Il Paese dai cento Tribunali (in buona parte inutili)

Il titolo è scopiazzato da parte mia da altri argomenti, di carattere storico e letterario.

Si è detto sempre, riguardo il Medioevo, “…Italia, il Paese delle cento città….”.

A sua volta, uno scrittore siciliano, Antonio Prestinenza, titolò una sua opera “…La città dai cento campanili…”

Per tornare al nostro tema, di carattere giudiziario o, se si preferisce, paragiudiziario, in Italia vi sono più di cento Tribunali.

Prima della solita riforma burletta sulle Circoscrizioni giudiziarie, i Tribunali erano ancora di più.

Chi scrive si lamenta che la sforbiciata ha toccato le foglie e non i rami.

Insomma, doveva essere drasticamente abbattuto il numero dei Tribunali.

Quanto si sarebbe dovuto fare e non è stato fatto, lo sarebbe stato a beneficio del funzionamento della macchina giudiziaria.

Cercheremo di spiegare il concetto, avvertendo i lettori che, nel caso in cui ci sia da toccare un primato negativo, l’Italia vince sempre rispetto ad altri Paesi, per così dire, di democrazia avanzata.

Diciamo subito, in piena lealtà, che sugli oltre cento Tribunali operanti, ben pochi funzionano in modo appena sufficiente.

La massima parte finge di funzionare ma non funziona affatto.

Sotto un certo aspetto è la solita mentalità provinciale che grava sull’Italia, quale un’eredità dannosa.

Quella del Comune in lotta con il Comune vicino, quella delle piccole Monarchie feudali, quella delle microscopiche Signorie.

Non a caso, e sempre in linea con quanto stiamo dicendo, il piccolo originario Regno Sabaudo produce un odierno Piemonte, in cui, prima della riforma farlocca sopra accennata, i Tribunali erano ben diciassette.

Oggi qualche unità in meno.

Non si ha mai avuta l’idea, da parte di ciascun Governo -monarchico, fascista o repubblicano- dell’Italia unita, che il concetto del borgo, nella cui piazza si teneva giustizia, muovendosi i tempi, fosse da archiviare.

Oggi, nel 2018, si tocca addirittura il senso del ridicolo.

Basti pensare ai mezzi di trasporto, alla telematica.

Che senso abbia un Tribunale a  Palmi o Patti, rasenta, ed è solo uno fra i tanti esempi, l’incomprensibile.

Già funzionano appunto male e in modo lento i Tribunali di Palermo o di Brescia.

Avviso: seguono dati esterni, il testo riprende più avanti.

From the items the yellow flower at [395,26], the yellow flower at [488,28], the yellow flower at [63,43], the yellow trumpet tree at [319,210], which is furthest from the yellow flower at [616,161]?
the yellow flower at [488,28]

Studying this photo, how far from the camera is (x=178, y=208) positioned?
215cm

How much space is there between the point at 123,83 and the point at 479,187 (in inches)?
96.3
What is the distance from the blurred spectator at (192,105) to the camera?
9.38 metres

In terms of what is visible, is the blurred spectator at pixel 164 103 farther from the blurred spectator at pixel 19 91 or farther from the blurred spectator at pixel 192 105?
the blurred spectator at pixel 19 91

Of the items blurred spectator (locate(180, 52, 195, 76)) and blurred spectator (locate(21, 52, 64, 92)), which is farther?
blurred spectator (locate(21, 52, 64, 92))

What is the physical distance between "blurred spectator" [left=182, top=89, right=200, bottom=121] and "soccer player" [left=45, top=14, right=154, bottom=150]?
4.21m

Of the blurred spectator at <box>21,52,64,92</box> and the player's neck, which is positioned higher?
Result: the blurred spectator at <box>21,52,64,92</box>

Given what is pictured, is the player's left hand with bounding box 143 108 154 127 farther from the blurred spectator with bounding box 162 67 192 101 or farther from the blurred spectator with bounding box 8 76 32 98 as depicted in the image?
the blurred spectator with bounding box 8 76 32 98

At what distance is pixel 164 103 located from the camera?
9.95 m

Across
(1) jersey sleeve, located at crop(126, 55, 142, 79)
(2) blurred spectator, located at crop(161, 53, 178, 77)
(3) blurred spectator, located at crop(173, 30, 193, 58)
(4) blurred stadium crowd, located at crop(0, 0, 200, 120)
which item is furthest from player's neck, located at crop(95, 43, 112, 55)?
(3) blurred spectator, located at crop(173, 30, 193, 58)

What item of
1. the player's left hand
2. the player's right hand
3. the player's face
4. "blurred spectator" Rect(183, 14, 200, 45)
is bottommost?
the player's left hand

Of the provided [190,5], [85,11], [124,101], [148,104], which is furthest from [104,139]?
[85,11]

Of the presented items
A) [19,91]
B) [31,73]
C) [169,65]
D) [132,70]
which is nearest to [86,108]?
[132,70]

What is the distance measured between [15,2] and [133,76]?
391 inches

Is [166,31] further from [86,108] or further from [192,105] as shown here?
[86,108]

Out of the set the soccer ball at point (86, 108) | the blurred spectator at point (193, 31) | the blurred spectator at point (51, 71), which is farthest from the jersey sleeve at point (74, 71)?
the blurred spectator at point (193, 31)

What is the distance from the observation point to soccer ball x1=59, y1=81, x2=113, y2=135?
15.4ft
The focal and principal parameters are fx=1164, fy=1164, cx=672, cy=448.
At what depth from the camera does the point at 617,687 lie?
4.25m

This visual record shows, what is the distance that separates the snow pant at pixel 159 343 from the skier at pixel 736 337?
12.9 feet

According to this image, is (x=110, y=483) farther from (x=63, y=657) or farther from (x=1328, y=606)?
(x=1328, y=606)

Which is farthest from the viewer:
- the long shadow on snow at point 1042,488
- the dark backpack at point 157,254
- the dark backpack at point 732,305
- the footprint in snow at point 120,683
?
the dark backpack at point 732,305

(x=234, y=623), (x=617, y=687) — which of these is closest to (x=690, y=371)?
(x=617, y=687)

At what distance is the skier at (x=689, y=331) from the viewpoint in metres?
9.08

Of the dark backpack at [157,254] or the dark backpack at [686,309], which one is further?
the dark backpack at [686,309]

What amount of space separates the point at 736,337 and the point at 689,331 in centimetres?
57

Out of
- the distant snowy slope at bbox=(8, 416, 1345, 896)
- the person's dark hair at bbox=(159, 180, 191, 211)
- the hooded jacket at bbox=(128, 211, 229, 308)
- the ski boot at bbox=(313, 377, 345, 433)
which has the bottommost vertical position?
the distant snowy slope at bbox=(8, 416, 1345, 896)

Bisogna avere il coraggio di ammettere che in città quali Enna o Crotone i processi sinanco talvolta si perdono nei meandri del tempo.

Organici perennemente insufficienti, giudici di prima nomina che quando possono scegliere se ne scappano, conseguenti e frequenti ipotesi di incompatibilità, contrassegnano il triste spettacolo del così detto processo.

In democrazia, una Giustizia tardiva è Giustizia negata.

Ne fanno le spese tutti, attori e convenuti, imputati e parti lese.

D’altra parte, “chi ha ragione teme, chi ha torto spera”.

È sin troppo facile capire che i quattro giudici togati in attività, a Piombino o Crotone, non assicurano alcun servizio.

Ripetiamo che sono soltanto degli esempi e se ne vogliano i valorosi avvocati dei relativi Fori.

Piuttosto, l’assegnazione di un numero di magistrati in una grossa struttura giudiziaria consentirebbe, come è ovvio, una maggiore produttività.

Non è solo quello qui brevemente trattato il motivo in forza del quale la macchina giudiziaria va a rilento.

Il problema riveste tanti contenuti, appunto nella propria vastità.

Tuttavia, il caso che ci occupa è quello che, storicamente deriva da un provincialismo ancora presente.

Il Consorzio umano è civile quando la giustizia è improntata a celerità ed efficienza.

L’Italia conquista immancabilmente gli ultimi posti fra le Nazioni rette a democrazia partecipata.

E, una delle ragioni più determinanti va ricercata nel pianeta della Giurisdizione.